Questions about Pyramid/Sequent

Carl S. Gutekunst csg at pyramid.pyramid.com
Sun Mar 26 05:30:45 AEST 1989


In article <404 at sequoia.UUCP> dewey at sequoia.UUCP (Dewey Henize) writes:
>I will say, though, that on occasion I've been able to tell that having
>the extra processors seems to make a large difference - several jobs have
>been running using very high proportions of a couple of the CPUs and the
>fact we had other CPUs available pretty well 'hid' this from the rest
>of the users.

This is a classic architectural question that the salescritters will belabor
endlessly. Which is "better": a machine with a larger number of smaller CPUs
(Sequent, Encore Multimax) or a smaller number of larger CPUs (Arix, Alliant,
Celerity, CCI, DEC, Elxsi, Encore's new systems, Pyramid)?

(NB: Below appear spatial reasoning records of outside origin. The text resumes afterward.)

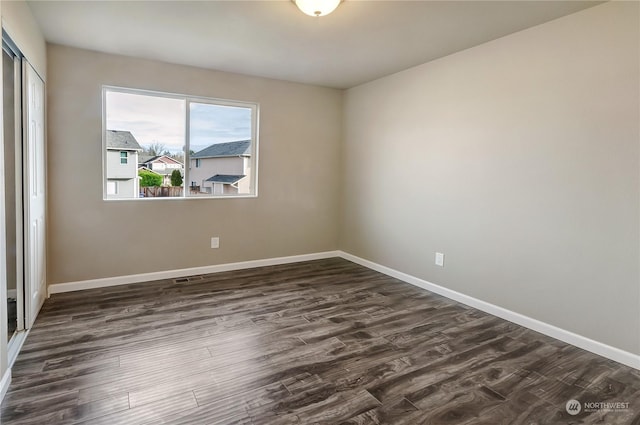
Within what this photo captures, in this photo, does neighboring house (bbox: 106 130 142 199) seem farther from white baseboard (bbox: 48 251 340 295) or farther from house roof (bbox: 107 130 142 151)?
white baseboard (bbox: 48 251 340 295)

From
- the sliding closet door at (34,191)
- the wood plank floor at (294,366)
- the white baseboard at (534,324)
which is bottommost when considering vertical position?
the wood plank floor at (294,366)

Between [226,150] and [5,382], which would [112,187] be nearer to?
[226,150]

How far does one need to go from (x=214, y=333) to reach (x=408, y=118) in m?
2.94

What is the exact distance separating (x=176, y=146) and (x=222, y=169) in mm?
570

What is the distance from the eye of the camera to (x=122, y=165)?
3.87 m

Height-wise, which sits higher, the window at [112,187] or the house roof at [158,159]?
the house roof at [158,159]

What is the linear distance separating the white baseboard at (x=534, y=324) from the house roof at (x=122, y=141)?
3176 millimetres

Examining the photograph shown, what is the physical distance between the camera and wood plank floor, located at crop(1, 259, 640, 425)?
1.89 metres

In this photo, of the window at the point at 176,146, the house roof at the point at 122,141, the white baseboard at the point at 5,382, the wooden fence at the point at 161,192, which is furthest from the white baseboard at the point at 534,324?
the white baseboard at the point at 5,382

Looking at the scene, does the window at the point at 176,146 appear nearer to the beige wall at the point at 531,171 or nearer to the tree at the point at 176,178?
the tree at the point at 176,178

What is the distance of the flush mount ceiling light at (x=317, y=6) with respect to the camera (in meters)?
2.34

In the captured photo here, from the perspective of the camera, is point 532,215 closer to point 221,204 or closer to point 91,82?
point 221,204

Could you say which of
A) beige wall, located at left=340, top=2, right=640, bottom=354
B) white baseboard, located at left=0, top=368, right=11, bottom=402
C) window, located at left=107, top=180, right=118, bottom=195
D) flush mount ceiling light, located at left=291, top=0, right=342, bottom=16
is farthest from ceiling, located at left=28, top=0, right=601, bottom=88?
white baseboard, located at left=0, top=368, right=11, bottom=402

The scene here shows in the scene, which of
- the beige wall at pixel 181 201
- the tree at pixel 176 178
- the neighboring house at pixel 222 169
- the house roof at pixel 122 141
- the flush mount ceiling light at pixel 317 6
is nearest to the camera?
the flush mount ceiling light at pixel 317 6
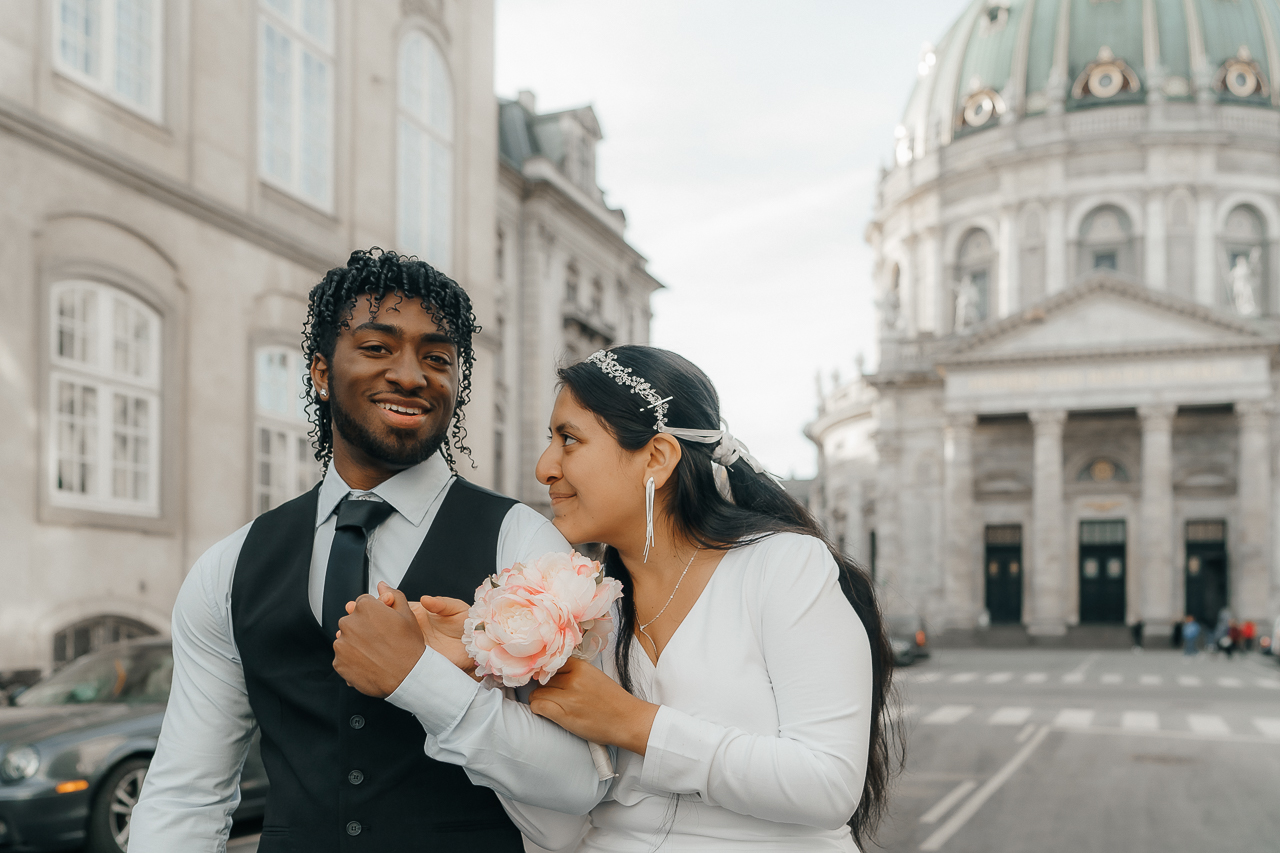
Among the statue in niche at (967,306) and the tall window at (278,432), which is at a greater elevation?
the statue in niche at (967,306)

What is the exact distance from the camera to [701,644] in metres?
2.74

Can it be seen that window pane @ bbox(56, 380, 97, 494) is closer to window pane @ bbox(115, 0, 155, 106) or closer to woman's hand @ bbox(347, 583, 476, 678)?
window pane @ bbox(115, 0, 155, 106)

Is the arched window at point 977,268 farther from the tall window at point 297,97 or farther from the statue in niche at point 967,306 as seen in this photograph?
the tall window at point 297,97

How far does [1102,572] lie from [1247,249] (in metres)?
22.2

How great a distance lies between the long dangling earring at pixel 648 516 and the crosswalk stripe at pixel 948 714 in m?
17.2

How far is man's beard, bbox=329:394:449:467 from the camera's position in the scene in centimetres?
275

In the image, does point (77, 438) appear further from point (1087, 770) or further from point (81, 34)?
point (1087, 770)

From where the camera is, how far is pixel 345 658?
2.34m

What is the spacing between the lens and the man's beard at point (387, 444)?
275 cm

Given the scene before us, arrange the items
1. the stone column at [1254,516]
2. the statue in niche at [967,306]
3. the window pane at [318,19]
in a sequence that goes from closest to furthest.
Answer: the window pane at [318,19] → the stone column at [1254,516] → the statue in niche at [967,306]

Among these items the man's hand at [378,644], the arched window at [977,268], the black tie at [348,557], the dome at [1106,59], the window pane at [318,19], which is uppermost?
the dome at [1106,59]

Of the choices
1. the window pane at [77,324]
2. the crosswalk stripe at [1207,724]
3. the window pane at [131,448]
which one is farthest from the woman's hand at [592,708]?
the crosswalk stripe at [1207,724]

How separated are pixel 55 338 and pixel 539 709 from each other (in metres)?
14.3

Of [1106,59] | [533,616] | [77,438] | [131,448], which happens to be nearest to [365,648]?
[533,616]
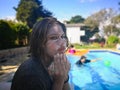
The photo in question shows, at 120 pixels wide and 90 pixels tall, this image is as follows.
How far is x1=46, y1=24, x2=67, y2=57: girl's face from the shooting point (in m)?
1.65

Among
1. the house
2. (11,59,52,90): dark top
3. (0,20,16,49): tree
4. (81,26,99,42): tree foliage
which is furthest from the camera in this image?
(81,26,99,42): tree foliage

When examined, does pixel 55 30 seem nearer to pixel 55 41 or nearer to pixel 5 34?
pixel 55 41

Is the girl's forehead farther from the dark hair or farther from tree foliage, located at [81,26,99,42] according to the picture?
tree foliage, located at [81,26,99,42]

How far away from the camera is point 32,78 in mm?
1575

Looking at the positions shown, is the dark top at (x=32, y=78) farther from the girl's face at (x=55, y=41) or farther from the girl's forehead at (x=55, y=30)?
the girl's forehead at (x=55, y=30)

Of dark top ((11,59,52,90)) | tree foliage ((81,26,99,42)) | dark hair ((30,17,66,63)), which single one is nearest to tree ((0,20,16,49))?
dark hair ((30,17,66,63))

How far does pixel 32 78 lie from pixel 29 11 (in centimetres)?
5098

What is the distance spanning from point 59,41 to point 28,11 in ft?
167

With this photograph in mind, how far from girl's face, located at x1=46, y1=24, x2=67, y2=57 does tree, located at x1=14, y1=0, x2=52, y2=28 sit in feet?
164

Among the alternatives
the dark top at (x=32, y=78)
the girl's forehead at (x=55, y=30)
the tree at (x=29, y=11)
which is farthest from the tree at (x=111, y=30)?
the dark top at (x=32, y=78)

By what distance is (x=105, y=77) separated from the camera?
14.6 m

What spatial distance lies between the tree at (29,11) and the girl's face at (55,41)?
49849 mm

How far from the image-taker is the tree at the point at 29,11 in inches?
2024

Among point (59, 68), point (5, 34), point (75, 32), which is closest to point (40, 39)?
point (59, 68)
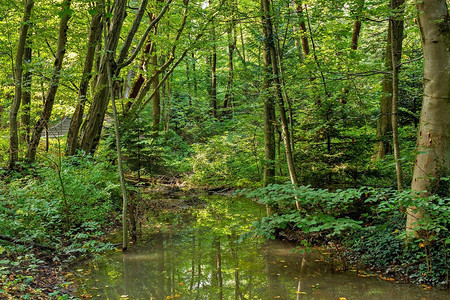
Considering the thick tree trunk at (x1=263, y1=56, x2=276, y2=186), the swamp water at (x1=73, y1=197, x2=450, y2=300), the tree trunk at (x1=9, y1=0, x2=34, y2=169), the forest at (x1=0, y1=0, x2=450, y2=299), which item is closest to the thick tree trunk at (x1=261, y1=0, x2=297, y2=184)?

The idea of a large number of smaller processors was really radical at the
time; and Sequent earned a lot of well deserved press for it. I'd long felt
the old Balance was an ideal machine for introductory programming courses,
simply because it was more difficult for one user to screw the others by
soaking up all the CPU. Unfortunately, the same argument can also be used
to buying a flock of IBM PCs. Recently Sequent has been going after OLTP, a
market which I thought they should have been chasing long ago; here, the
multiple small CPUs make more sense.

The other side is that there simply are applications where you need to have
that large CPU. Many problems simply can't be broken down and spread across
multiple processors. And when users are running really parallel stuff, you
can as solidly kill a multi-CPU machine well as its single CPU breatheren.
Then there's the night-owls like me, who expect the machine to be damn fast
when there's no one else on it.

Anybody want to voice their thoughts on this one? I make the silly things,
so I don't know what most people are interested it.